*What to work on*. Put the records from the start through the line containing "24.8 meters" into a numbered list, omitting blank lines.

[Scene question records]
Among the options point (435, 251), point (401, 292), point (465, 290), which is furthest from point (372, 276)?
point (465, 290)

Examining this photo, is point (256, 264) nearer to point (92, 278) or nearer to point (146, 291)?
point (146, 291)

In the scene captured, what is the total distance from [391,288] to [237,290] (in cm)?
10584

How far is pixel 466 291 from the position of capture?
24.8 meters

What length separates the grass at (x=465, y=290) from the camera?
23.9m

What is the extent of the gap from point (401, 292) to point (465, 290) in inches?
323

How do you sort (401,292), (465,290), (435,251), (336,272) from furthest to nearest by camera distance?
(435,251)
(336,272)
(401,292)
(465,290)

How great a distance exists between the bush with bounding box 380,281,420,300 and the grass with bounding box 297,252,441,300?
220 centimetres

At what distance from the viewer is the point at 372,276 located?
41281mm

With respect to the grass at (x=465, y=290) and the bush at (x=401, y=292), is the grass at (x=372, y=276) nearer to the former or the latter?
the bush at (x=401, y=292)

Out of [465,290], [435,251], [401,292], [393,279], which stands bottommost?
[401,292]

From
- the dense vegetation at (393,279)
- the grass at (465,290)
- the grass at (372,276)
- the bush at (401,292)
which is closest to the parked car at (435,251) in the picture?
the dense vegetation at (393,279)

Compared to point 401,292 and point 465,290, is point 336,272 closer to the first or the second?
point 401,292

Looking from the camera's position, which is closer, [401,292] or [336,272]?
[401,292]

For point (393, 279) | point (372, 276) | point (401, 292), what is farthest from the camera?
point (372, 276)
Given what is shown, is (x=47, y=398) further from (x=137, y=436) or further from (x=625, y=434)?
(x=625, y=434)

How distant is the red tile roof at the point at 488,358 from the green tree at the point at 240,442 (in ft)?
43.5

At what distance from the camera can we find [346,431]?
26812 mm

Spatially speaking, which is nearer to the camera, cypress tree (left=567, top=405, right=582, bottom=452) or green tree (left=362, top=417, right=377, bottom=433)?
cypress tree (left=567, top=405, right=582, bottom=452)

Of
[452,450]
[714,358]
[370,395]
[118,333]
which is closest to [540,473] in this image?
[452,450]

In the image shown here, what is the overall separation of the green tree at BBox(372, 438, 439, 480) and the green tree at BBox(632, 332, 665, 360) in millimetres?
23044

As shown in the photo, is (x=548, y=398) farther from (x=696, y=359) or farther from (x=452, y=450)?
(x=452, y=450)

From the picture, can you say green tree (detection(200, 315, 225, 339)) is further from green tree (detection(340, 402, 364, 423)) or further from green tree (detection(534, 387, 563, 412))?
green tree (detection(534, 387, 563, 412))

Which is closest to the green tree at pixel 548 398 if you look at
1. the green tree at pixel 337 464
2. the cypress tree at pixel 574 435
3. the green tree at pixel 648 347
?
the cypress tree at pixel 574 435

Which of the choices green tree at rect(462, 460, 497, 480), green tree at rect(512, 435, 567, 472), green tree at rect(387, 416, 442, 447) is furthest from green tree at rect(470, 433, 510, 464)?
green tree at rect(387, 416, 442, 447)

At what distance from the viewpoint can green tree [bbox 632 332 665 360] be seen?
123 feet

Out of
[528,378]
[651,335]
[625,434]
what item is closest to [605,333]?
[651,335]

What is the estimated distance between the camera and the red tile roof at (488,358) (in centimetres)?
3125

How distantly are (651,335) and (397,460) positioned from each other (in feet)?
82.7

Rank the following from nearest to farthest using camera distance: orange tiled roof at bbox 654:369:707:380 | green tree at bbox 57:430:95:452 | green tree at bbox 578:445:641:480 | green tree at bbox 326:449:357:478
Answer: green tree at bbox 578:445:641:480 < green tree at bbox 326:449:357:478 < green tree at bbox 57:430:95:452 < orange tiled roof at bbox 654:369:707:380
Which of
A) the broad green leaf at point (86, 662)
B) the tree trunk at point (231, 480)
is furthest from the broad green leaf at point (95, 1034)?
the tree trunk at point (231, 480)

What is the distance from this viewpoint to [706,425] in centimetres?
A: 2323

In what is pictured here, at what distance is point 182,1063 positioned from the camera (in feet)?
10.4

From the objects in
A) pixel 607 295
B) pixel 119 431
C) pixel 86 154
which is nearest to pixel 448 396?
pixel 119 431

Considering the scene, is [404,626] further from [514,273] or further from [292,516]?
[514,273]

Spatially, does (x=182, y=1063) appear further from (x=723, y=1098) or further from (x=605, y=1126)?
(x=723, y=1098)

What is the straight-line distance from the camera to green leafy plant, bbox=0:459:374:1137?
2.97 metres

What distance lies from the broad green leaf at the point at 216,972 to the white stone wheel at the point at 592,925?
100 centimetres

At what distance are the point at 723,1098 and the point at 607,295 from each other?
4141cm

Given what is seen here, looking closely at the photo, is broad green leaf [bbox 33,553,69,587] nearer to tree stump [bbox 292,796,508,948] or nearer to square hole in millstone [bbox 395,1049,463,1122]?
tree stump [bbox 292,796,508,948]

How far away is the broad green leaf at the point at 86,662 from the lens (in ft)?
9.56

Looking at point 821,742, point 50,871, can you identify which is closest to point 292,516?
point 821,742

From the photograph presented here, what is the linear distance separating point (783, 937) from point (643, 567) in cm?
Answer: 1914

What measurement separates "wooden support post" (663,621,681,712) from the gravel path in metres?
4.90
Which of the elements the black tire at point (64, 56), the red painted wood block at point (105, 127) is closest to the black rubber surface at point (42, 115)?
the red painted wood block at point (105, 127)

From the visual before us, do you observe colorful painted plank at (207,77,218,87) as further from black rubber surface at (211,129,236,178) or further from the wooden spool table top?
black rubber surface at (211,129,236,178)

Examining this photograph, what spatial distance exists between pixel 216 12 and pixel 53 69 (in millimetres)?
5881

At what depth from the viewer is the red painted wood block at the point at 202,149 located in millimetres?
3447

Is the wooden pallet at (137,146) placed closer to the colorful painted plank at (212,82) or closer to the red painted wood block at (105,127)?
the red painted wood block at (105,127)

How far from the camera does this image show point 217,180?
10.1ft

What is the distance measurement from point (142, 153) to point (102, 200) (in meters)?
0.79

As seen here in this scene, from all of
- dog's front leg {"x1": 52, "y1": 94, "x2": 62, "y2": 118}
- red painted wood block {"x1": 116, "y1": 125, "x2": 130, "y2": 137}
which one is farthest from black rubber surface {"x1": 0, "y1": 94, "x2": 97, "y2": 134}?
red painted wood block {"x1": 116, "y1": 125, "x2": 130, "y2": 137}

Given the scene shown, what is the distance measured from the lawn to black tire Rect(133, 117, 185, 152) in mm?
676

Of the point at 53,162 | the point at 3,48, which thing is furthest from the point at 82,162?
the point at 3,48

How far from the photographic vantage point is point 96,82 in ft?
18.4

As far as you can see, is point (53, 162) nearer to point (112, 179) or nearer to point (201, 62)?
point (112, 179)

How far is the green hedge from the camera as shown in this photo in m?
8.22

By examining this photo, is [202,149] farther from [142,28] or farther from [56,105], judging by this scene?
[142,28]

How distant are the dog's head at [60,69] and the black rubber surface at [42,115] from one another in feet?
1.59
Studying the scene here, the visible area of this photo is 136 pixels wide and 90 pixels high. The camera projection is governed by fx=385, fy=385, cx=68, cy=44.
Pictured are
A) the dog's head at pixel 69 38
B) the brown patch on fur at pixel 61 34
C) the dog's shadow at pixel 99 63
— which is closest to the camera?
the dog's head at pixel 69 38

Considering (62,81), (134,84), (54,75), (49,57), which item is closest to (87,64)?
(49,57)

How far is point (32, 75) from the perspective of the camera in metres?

*Result below*.
1. Among the options point (435, 251), point (401, 292), point (465, 290), which is furthest from point (372, 276)?
2. point (465, 290)
3. Examining this photo, is point (256, 264) nearer to point (92, 278) or nearer to point (146, 291)?
4. point (146, 291)
5. In the scene captured, what is the total distance from [391,288] to [237,290] (in cm)?
6. 10584
7. How far is pixel 466 291 from the position of capture?
8. 24.8 meters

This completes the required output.